Il pontefice cauto, dopo le difficoltà. L’ipotesi di inviare a Mosca e Kiev due cardinali come emissari
Papa Francesco, l’incontro con Zelensky e il comunicato di poche righe che certifica lo stallo: intesa solo sugli sforzi umanitari

CITTA’ DEL VATICANO — Il cielo sopra San Pietro è grigio come le prospettive di pace. Quando Volodymyr Zelensky arriva nel cortile dell’Aula Paolo VI, poco dopo le 16, si sa già che l’udienza con il Papa non sarà delle più semplici. La prima volta era stato ricevuto da Francesco l’8 febbraio 2020, sono passati poco più di tre anni ed è come fossero dieci, il giovane presidente che si mostrava un po’ intimidito in giacca e cravatta si presenta ora con la felpa militare, incanutito, l’aria tirata. Si stringono la mano nell’auletta dietro la Sala Nervi, «è un grande onore per me essere qui», dice Zelensky accennando un inchino, «la ringrazio per questa visita», sorride il Papa.

Sul tavolo c’è un crocifisso, seduti uno di fronte all’altro è come se si studiassero, il colloquio riservato dura quaranta minuti. E il primo segnale di quanto sia stato faticoso è nelle prime parole della Santa Sede, affidate al portavoce Matteo Bruni: poche righe per dire che si è discusso della «situazione umanitaria e politica dell’Ucraina provocata dalla guerra in corso», salvo aggiungere che «entrambi hanno convenuto sulla necessità di continuare gli sforzi umanitari a sostegno della popolazione». La convergenza si mostra quindi sugli aspetti «umanitari» e non sulla situazione «politica», come a limitare, almeno per ora, lo spazio della «missione di pace» di cui Francesco aveva parlato a fine aprile.

Una differenza confermata da ciò che Zelensky dirà più tardi a Porta a Porta , sillabando che il suo Paese non ha bisogno di mediatori e l’unico piano di pace è quello ucraino. No alla mediazione vaticana, insomma.

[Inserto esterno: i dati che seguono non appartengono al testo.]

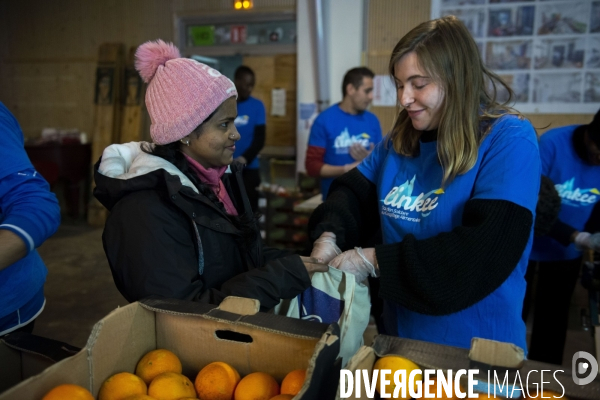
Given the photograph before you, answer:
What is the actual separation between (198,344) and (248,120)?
4229 mm

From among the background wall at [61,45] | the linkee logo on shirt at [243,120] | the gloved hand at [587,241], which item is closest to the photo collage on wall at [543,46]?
the linkee logo on shirt at [243,120]

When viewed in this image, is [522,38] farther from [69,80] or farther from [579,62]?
[69,80]

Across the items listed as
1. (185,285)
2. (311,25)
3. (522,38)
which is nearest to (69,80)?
(311,25)

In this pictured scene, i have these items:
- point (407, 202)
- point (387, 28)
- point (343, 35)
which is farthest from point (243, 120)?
point (407, 202)

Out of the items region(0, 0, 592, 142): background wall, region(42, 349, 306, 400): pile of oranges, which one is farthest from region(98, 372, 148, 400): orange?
region(0, 0, 592, 142): background wall

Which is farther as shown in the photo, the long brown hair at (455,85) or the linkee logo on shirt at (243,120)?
the linkee logo on shirt at (243,120)

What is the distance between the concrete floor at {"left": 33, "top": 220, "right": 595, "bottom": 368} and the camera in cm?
341

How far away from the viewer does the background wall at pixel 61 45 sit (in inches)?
247

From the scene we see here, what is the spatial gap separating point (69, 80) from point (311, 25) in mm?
3467

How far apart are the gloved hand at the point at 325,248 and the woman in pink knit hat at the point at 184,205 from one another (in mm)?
140

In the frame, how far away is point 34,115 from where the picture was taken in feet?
22.9

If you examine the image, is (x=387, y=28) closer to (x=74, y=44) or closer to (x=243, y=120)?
(x=243, y=120)

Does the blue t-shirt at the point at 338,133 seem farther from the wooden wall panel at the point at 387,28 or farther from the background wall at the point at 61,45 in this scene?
the background wall at the point at 61,45

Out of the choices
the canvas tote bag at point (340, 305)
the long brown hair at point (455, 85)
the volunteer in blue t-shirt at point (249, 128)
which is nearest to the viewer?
the canvas tote bag at point (340, 305)
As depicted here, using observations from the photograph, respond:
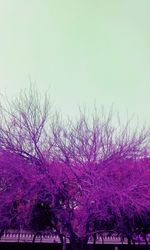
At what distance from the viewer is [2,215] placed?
9406 mm

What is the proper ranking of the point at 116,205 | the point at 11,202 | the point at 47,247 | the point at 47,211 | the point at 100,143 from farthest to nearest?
the point at 47,247, the point at 47,211, the point at 100,143, the point at 11,202, the point at 116,205

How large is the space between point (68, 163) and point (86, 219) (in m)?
1.72

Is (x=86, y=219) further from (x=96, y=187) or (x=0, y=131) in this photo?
(x=0, y=131)

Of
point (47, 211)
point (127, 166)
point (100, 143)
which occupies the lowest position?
point (47, 211)

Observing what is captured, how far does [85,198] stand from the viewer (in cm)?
855

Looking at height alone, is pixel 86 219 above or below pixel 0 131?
below

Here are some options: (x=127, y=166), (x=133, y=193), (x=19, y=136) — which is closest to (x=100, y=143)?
(x=127, y=166)

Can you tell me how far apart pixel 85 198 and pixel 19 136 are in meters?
2.73

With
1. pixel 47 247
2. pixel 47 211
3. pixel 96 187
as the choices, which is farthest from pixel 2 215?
pixel 47 247

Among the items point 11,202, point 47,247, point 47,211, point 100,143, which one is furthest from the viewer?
point 47,247

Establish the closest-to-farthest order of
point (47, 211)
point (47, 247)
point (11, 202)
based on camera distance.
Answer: point (11, 202), point (47, 211), point (47, 247)

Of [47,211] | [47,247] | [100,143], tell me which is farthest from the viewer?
[47,247]

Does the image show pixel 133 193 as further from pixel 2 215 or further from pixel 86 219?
pixel 2 215

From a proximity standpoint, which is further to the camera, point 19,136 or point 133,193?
point 19,136
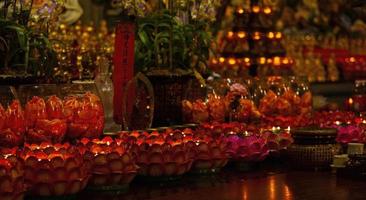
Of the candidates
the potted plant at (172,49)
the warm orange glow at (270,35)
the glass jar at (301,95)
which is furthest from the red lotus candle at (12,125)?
the warm orange glow at (270,35)

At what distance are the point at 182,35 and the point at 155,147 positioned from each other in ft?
3.80

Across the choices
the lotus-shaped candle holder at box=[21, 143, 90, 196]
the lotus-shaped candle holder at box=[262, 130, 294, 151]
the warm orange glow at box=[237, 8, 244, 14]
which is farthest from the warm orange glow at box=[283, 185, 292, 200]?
the warm orange glow at box=[237, 8, 244, 14]

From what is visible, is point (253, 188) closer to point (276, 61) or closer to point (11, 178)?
point (11, 178)

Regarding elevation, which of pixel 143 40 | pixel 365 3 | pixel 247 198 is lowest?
pixel 247 198

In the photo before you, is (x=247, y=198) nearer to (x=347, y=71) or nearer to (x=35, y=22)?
(x=35, y=22)

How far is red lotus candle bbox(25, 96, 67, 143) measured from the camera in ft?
7.09

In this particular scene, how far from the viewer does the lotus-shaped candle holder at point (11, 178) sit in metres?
1.65

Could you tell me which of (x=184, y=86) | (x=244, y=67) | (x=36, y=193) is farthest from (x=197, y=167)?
(x=244, y=67)

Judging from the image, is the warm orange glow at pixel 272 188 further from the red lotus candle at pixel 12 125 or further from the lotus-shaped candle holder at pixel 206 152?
the red lotus candle at pixel 12 125

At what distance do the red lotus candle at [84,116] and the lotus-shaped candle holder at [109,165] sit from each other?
28 centimetres

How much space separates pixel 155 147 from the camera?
6.81 ft

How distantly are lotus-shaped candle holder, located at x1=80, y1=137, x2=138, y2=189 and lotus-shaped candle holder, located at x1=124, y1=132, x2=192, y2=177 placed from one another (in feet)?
0.27

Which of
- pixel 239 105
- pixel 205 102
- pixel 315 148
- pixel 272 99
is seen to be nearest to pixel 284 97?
pixel 272 99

E in ciò che il presidente ucraino aggiunge in un messaggio, «ho chiesto di condannare i crimini russi in Ucraina, perché non può esserci uguaglianza tra la vittima e l’aggressore», si nota una certa insofferenza che in questi mesi ha accompagnato in Ucraina i tentativi di Francesco di «costruire ponti»: aprire tutti i canali di dialogo possibili verso «la strada della pace» e favorire una mediazione, fino a mettere a disposizione il Vaticano per colloqui tra le parti.

Il Papa non ha mai mancato, ogni settimana, di pregare per «il martoriato popolo ucraino». Del resto lo aveva detto senza veli di ritorno dal Kazakistan, lo scorso settembre, ai giornalisti che gli chiedevano se ci fosse un limite alla disponibilità al dialogo con Mosca: «Io non escludo il dialogo con l’aggressore, a volte il dialogo puzza, ma si deve fare». I comunicati della Santa Sede non fanno cenno all’invito al Papa ad andare a Kiev: ha già detto che lo farà solo se potrà andare anche a Mosca. Francesco ha donato una scultura in forma di ramoscello d’ulivo, Zelensky ha ricambiato con un’opera ricavata da una piastra antiproiettile e un quadro sull’uccisione dei bambini.